Despite the cultural arc of history of the past 500 years — the efforts toward emancipation and the relentless rise of science and technology — humanity appears terribly, one might even say, hopelessly, stuck. The habits and predispositions of our past — religious conflict, otherworldly superstitions, clannishly suspicious tribalism, and irrational hero-worship — all combine into a dark, sludgy stickiness from which we find ourselves unable to escape.
Though psychological insights point to dark, shame-filled recesses of the unconscious to explain why humanity suffers so, such insightful explanations, though undoubtedly significant, have not dramatically altered our cyclical paroxysms of fear-induced violence, investments in instruments of death, and genocidal impulses. Like ignorant cave-dwellers, we continue to fuel conflicts based upon regional gods and local heroes.
Fifties songwriter Tom Lehrer poked fun at our enlightened pretentiousness with his lyrics to “National Brotherhood Week”: “Oh, the Protestants hate the Catholics / and the Catholics hate the Protestants / and the Hindus hate the Muslims / and everybody hates the Jews…” It was biting then, and not funny today as the rise of religious extremism, hatred and faith-based terror continue to spread across the globe. Though the names of gods differ, excuses for such violence and intolerance are always the same, “Just following God’s word.”
Depredations of religious warfare should not be confused with genuine spiritual seeking, but they often are, particularly when institutional power melds with regional politics. Thus leaders who through charisma, calls to devotion, access to wealth, and brute exercise of authority, induce obedience of the public. Donald Trump, Narenda Modi, Rodrigo Duterte, Kim Jung Un, and Vladmir Putin are just the latest crop of local heroes driving civilization to the brink. One hundred years ago such leaders caused great harm, but their effects were often softened by the limits of their reach. Today, the risks are higher as an interdependent, globalized economy and ever more powerful tools of death sit poised to rain destruction upon the world.
Among insightful thinkers, such as Buckminster Fuller, who coined the term “Spaceship Earth”, Professor Kurt von Meier addressed these cultural issues in 1979, writing, “Transcending belief is the task of consciousness in coming to recognize itself. All of which prompts a few searching inquiries–specifically about the four “great killers” in the present history of our watery planet. They may be identified as pollution, population, climatic change, mismanagement of the earth’s resources.” Presciently, in considering energy, he noted, “The problem is not running short of fossil fuels, it is burning them.”
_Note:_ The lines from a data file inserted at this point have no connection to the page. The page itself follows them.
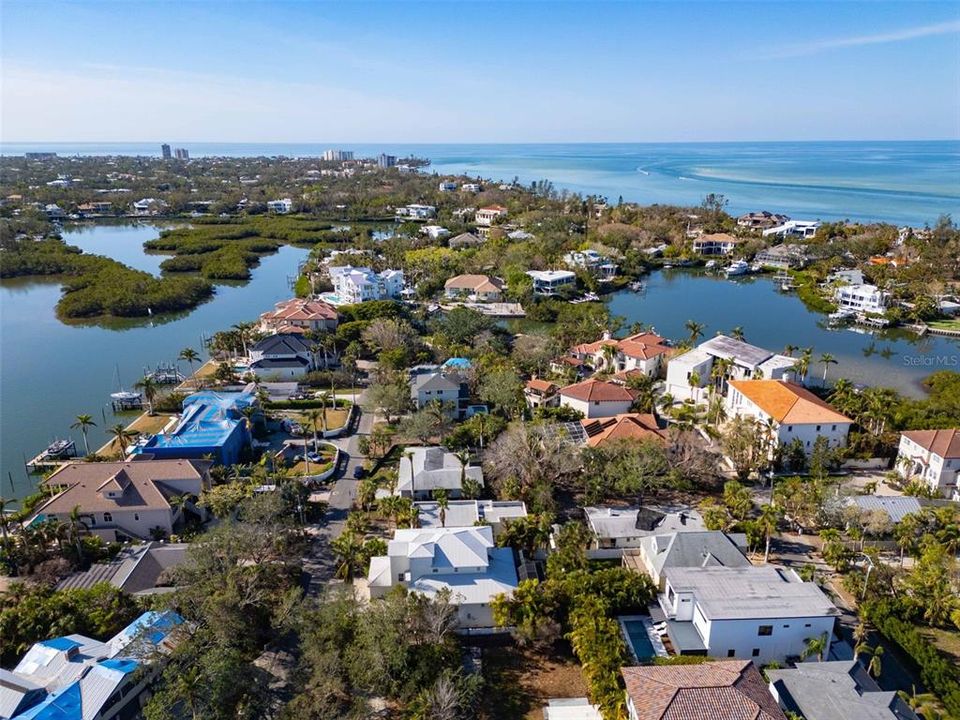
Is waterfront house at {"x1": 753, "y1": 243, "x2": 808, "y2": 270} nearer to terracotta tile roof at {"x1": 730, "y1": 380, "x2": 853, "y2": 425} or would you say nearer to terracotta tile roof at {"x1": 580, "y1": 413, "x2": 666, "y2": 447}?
terracotta tile roof at {"x1": 730, "y1": 380, "x2": 853, "y2": 425}

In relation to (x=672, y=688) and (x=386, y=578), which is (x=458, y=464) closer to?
(x=386, y=578)

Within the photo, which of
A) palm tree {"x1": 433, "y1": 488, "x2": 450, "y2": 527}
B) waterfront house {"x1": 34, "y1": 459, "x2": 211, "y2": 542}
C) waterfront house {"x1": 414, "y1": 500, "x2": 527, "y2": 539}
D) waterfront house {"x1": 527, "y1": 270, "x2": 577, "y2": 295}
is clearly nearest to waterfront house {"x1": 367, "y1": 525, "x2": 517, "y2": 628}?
waterfront house {"x1": 414, "y1": 500, "x2": 527, "y2": 539}

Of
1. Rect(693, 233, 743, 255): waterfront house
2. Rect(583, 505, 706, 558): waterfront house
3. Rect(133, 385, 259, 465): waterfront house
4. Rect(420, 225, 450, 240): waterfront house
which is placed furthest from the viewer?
Rect(420, 225, 450, 240): waterfront house

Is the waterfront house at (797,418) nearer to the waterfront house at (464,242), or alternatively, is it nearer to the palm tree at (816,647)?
the palm tree at (816,647)

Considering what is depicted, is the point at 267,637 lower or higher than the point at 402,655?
lower

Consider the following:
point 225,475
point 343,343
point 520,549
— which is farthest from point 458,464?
point 343,343

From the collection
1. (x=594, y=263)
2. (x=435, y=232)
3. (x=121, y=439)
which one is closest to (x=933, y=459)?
(x=121, y=439)

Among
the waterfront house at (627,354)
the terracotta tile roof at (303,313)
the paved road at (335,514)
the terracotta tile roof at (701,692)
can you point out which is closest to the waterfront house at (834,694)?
the terracotta tile roof at (701,692)
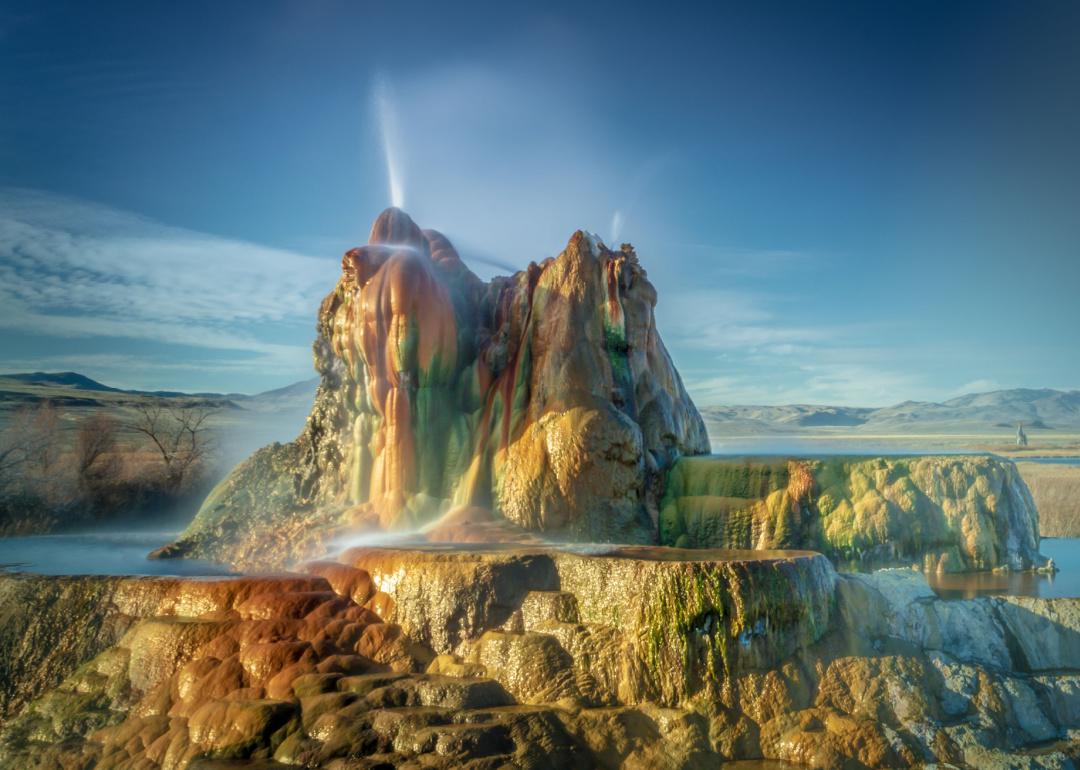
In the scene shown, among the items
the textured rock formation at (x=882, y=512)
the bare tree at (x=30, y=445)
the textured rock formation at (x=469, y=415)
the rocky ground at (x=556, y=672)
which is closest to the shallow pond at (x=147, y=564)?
the textured rock formation at (x=882, y=512)

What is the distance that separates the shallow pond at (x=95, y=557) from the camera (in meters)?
16.0

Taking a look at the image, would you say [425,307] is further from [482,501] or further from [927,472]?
[927,472]

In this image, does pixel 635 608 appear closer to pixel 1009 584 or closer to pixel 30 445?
pixel 1009 584

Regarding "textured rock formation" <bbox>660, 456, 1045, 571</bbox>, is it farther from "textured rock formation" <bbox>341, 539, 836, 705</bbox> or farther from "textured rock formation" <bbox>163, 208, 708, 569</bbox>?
"textured rock formation" <bbox>341, 539, 836, 705</bbox>

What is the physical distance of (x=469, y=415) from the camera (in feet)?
60.2

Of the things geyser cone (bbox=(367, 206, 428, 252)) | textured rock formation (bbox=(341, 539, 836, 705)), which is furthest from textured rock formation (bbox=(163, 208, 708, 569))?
textured rock formation (bbox=(341, 539, 836, 705))

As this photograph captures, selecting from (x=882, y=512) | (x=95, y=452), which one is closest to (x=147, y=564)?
(x=882, y=512)

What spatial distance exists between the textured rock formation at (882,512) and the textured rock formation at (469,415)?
1837 millimetres

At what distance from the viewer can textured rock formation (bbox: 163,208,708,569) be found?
16531 mm

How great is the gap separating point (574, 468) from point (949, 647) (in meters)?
7.58

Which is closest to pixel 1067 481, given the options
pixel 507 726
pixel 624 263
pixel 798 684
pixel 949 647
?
pixel 624 263

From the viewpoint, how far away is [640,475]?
16938 mm

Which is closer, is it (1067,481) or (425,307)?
(425,307)

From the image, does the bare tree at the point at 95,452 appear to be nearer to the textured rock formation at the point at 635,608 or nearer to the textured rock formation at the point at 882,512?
the textured rock formation at the point at 882,512
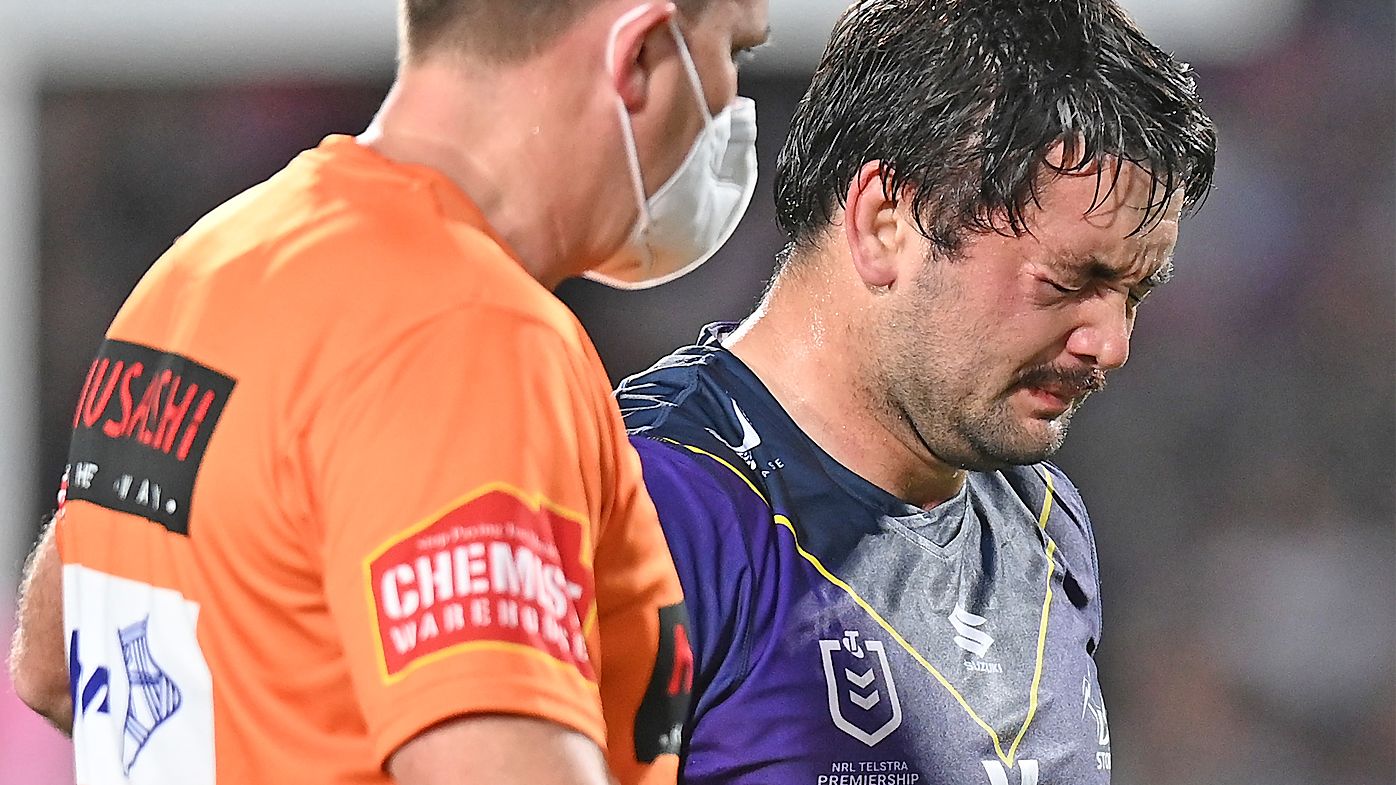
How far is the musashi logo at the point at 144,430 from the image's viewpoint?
1137 mm

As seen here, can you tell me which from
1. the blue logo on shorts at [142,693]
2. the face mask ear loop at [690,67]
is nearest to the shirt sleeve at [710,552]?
the face mask ear loop at [690,67]

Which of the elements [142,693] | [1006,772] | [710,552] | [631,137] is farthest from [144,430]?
[1006,772]

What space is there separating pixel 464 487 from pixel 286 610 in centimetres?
17

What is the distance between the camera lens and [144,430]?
1.19 metres

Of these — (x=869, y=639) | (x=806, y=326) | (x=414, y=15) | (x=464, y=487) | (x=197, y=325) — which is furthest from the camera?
(x=806, y=326)

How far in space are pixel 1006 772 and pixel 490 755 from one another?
2.66ft

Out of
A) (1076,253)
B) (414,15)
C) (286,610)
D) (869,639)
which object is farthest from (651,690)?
(1076,253)

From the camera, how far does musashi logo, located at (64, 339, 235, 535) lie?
3.73 ft

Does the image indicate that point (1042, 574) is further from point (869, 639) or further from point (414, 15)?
point (414, 15)

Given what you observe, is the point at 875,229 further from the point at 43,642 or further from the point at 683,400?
the point at 43,642

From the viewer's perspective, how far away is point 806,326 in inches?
70.1

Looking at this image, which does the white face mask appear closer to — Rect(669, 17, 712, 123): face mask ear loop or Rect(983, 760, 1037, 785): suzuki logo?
Rect(669, 17, 712, 123): face mask ear loop

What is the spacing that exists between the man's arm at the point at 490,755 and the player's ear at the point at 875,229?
803mm

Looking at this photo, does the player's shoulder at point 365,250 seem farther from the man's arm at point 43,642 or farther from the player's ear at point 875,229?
the player's ear at point 875,229
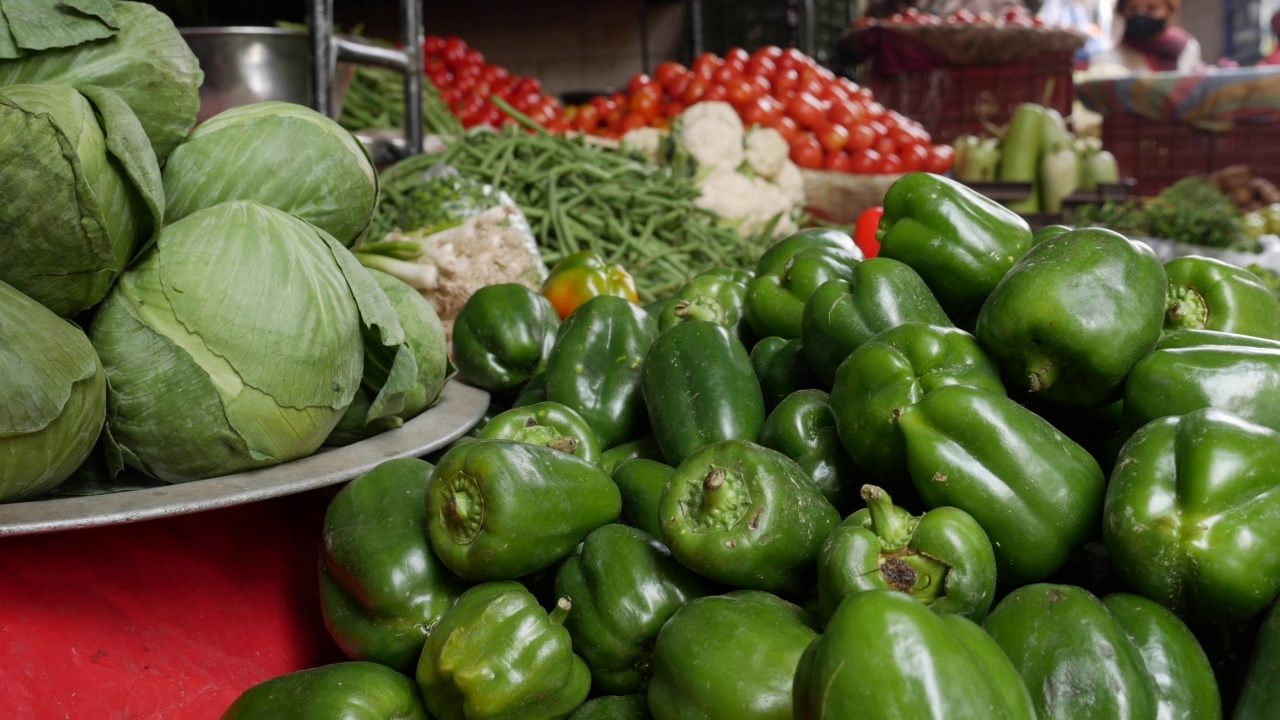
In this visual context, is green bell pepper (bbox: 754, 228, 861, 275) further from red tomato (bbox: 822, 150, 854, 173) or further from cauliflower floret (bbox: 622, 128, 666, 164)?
red tomato (bbox: 822, 150, 854, 173)

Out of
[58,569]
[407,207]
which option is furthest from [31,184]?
[407,207]

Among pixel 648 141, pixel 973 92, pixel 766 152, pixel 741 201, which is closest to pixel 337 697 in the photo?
pixel 741 201

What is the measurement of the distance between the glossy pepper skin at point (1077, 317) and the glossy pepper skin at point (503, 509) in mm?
675

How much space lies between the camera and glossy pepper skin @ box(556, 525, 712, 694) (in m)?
1.34

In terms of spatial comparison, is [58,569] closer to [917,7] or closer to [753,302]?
[753,302]

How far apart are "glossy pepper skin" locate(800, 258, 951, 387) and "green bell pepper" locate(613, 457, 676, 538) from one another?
341 millimetres

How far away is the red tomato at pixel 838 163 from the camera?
625 cm

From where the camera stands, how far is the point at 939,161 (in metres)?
6.60

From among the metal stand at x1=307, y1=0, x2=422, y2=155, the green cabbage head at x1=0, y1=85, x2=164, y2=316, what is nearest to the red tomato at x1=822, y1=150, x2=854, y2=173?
the metal stand at x1=307, y1=0, x2=422, y2=155

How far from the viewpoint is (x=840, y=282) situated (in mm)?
1718

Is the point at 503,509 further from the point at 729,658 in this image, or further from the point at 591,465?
the point at 729,658

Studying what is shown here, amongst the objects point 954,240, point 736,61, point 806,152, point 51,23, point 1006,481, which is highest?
point 51,23

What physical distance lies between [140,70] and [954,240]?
1516 millimetres

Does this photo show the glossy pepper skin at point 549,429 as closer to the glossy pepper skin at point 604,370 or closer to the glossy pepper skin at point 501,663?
the glossy pepper skin at point 604,370
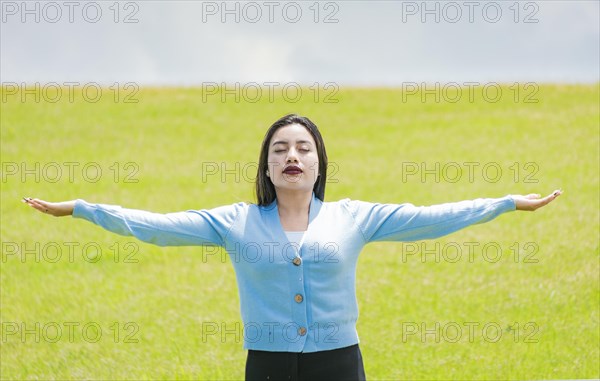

Regrettably, the insights and wisdom of thoughtful scholars and scientists largely go unheeded and forgotten. So wrapped up are we in our own personal struggles with belief, identity, relationships and freedom that only those issues that touch on our lives directly get much attention. Though communication is now global and nearly instantaneous, violence between Hindus in India and Muslims in Pakistan generally feels distant and Americans pay it scant attention until a bloody massacre tops the morning headlines.
Ultimately, climate change may soften our devotion to belief, though it’s likely rising tides and unusually severe weather will be considered “the will of God” by many. And heroes will continue to rise and fall, subjecting the world to the effects of their distorted personalities and perceptions. Society is, after all, simply human psychology writ large, and with over seven billion people on earth, it is writ very large, indeed.
If a photo is worth a thousand words that one you have posted with trump in the light says it all…
You use the term ” ignorant cave dwellers” yet in my experience those ” ignorant cave dwellers” were not so ignorant.
When way back when humans began to worship ” male ” Gods that ” created ” the earth and therefore were not of this earth then the ease to cause destruction of our earth and control over the earth including control over women gave birth to sexism and the patriarchy that rules to this day.
You and I know that this current situation is a natural unfolding of that reality of not worshipping our mother earth any longer but a new God – a male God. Everything stems from that change over to our current destruction of the mother ship.
There is no stopping it however. Buddhist wisdom states it clearly and simply – if you plant a corn seed you get corn.
We long ago planted seeds of hatred, greed, ignorance and we are now reaping the crop – trump, climate destruction, warlords, men who cut up other men into pieces and put them in vats of acid, extracting juices from mother earth and minerals.
Yes – there will be no escape, I am sorry to tell you. We planted the seeds of our own destruction and that is what we will reap.
To quote Suzuki Roshi – Even if the sun were to rise in the west the bodhisatva has only one path in life. Exist in the present moment.
Great write Larry.
Well said Larry.
Yes, George, the sticky sludge of history has us in its grip and all the Karma that it includes. As for the present moment, Roshi was correct. The past is nothing but a memory, the future is nothing but a fantasy; and the present? Well, strangely enough, as a moment of transition of no duration, it’s next to nothing. Thanks for the comment.